Breakfast was a quiet affair; Bassman gallantly accompanied me but I was too nervous for any conversation.  I attempted to have my usual pre-long run breakfast of porridge and toast, but the porridge was vile and I could only manage half a bowl.  My tummy was in too much turmoil to risk anything new so I pocketed a banana for later, went back to our room to collect my kit bag, and then back to the lobby to wait for the bus transport to the start.  I felt like a scruffy newbie – I was wearing an old sweatshirt and old jogging bottoms over my running clothes to keep warm (as suggested by the VLM website, Runners’ World, and Paul) – but everyone else was wearing just their running gear.  At least obsessing about clothes kept me from thinking too much about what might lie ahead.

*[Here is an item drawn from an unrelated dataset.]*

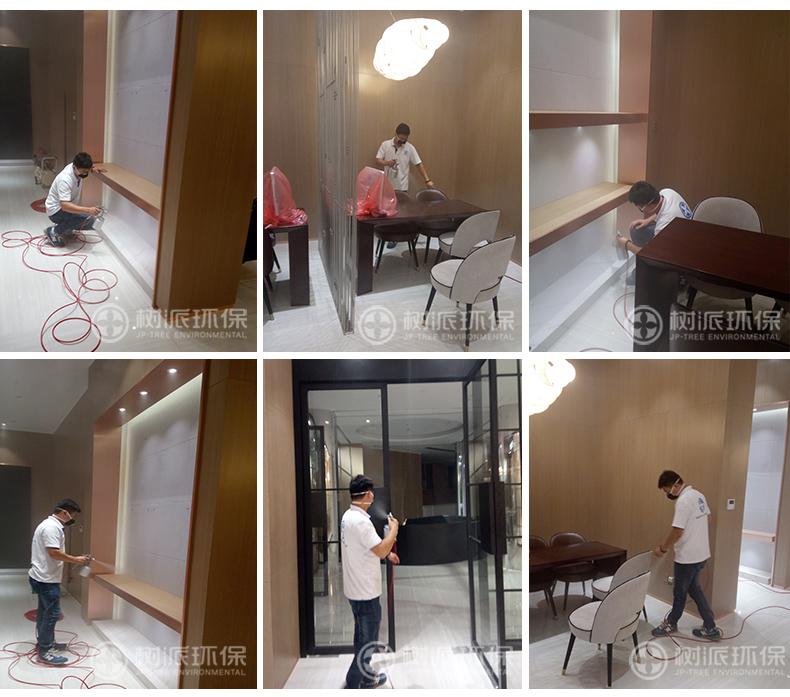 杭州除甲醛-树派环保室内空气治理-杭州·金夫人婚纱摄影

And then I was on the coach.  It was a quiet drive to the start and I did some relaxation exercises to calm my stomach and to relax my shoulders.  Once there, it was easy to find the Blue Start – Blue, Red, and Green had appropriately coloured blimps flying above them – and I realised that it was too late to run away.  I finally accepted it:  I was going to be running this marathon.  And with that,  my migraine - and my anxiety - disappeared.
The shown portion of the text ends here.